Gib aus dem Text über die Beschwerden der Bundeswehrsoldaten den Abschnitt zwischen „Die Truppe murrt“ und „im Jahr 1959.“ wörtlich wieder, beide eingeschlossen.

Ausgangstext:
--------------------------------

Die Truppe murrt
29. Dezember 2013Mehr als 5000-mal haben sich Bundeswehrsoldaten in diesem Jahr schriftlich bei Hellmut Königshaus über Missstände beklagt. Damit erhielt der Beauftragte des Deutschen Bundestages für die Bundeswehr 17 Prozent mehr Zuschriften als im Vorjahr. Gemessen an der Zahl der Soldaten ist es sogar der höchste Stand seit Beginn der Erfassung von Beschwerden im Jahr 1959.
Besonders genervt sind die Soldaten von den vielen Versetzungen. Mittlerweile müssten mehr als 50 Prozent zwischen Wohn- und Dienstort pendeln und fühlten sich von ihrem Dienstherrn, also der Bundesrepublik Deutschland, alleingelassen, so der Wehrbeauftragte. Er fordert: "Die Anlässe für Versetzungen müssen reduziert werden."
Reform als Frustquelle
Ursache für die häufigen Versetzungen wie auch für zahlreiche andere Ärgernisse der Soldaten ist nach Ansicht von Königshaus die Bundeswehrreform. Die "sehr ehrgeizige Planung" und das "hohe Tempo bei Grundsatzentscheidungen" hätten dazu geführt, dass die individuellen Bedürfnisse der Soldaten zu wenig berücksichtigt worden seien."Die Soldaten fragen sich: Was ist eigentlich die positive Veränderung gegenüber dem vorhergehenden Zustand?", sagte der Wehrbeauftragte im Gespräch mit der Nachrichtenagentur dpa.

--------------------------------

Einträge aus einem Datensatz:
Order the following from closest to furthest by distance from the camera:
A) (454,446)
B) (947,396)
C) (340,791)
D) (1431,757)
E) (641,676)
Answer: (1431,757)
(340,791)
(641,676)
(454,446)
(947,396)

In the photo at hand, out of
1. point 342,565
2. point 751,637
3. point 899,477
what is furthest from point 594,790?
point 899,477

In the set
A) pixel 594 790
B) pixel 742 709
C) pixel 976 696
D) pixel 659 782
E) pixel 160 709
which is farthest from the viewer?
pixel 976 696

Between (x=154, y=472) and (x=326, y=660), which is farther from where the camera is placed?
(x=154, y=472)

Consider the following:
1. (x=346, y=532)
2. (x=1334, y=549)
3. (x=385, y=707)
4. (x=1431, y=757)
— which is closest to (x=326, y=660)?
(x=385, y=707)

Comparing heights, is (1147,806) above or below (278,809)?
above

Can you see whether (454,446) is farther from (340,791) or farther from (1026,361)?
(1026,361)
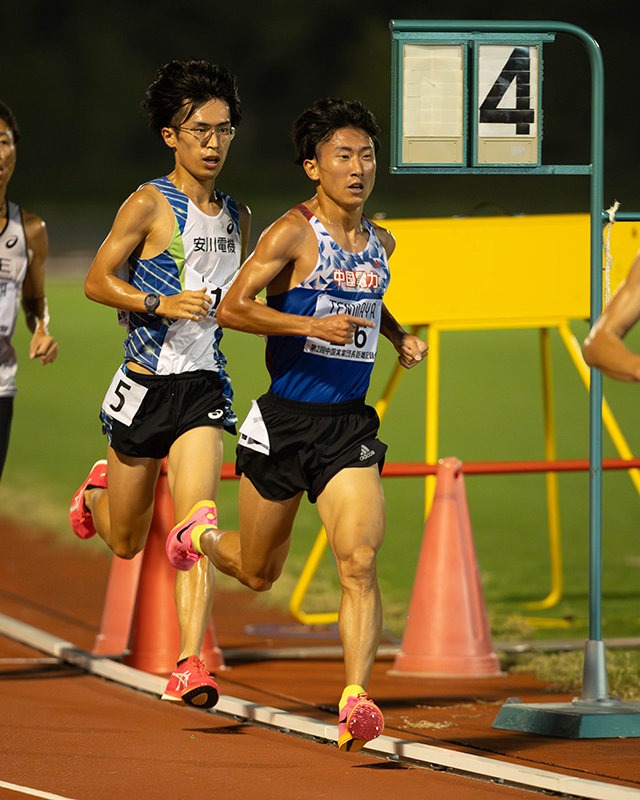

--------------------------------

Antwort:
Die Truppe murrt
29. Dezember 2013Mehr als 5000-mal haben sich Bundeswehrsoldaten in diesem Jahr schriftlich bei Hellmut Königshaus über Missstände beklagt. Damit erhielt der Beauftragte des Deutschen Bundestages für die Bundeswehr 17 Prozent mehr Zuschriften als im Vorjahr. Gemessen an der Zahl der Soldaten ist es sogar der höchste Stand seit Beginn der Erfassung von Beschwerden im Jahr 1959.